Test the through-hole filling capacity using boards with thickness of 40μm and 60μm. The hole diameters of the two circuit boards are 40 μm and 50 μm, respectively. The results are shown in Figure 7. The electroplating period is 1.24ASD, lasting 60 minutes
Filling capacity of x-shaped holes
Tensile strength and elongation
Two of the most important physical properties in PCB manufacturing are the tensile strength and elongation of the electroplated copper conductor, as these properties indicate the thermal stress the copper metal can withstand during assembly and final use.
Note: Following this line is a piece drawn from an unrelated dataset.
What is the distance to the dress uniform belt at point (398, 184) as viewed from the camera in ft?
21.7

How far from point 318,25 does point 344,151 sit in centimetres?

Physical properties are the result of a combination of additives including inhibitors, grain refiners and levelers. These properties also depend on plating rate or current density, plating temperature, and crystal morphology. For example, dense deposits of various crystal directions have better physical properties than columnar deposits.
The physical properties were measured according to the 2.4.18.1 test method of IPC TM-650 standard, and then the samples were cut into strip and baked in a 125 degree Celsius oven for 4~6 hours. The sample strip was tested with an industrial mechanical test instrument, and the measured value of the instrument was used to calculate the tensile strength and elongation percentage. Figure 8 shows the results of two different aging bath solutions: the new plating bath and the aging bath of about 100 Ah/L. The results show that the characteristics do not change much with the increase of electroplating time and meet the requirements of IPC standard Level III.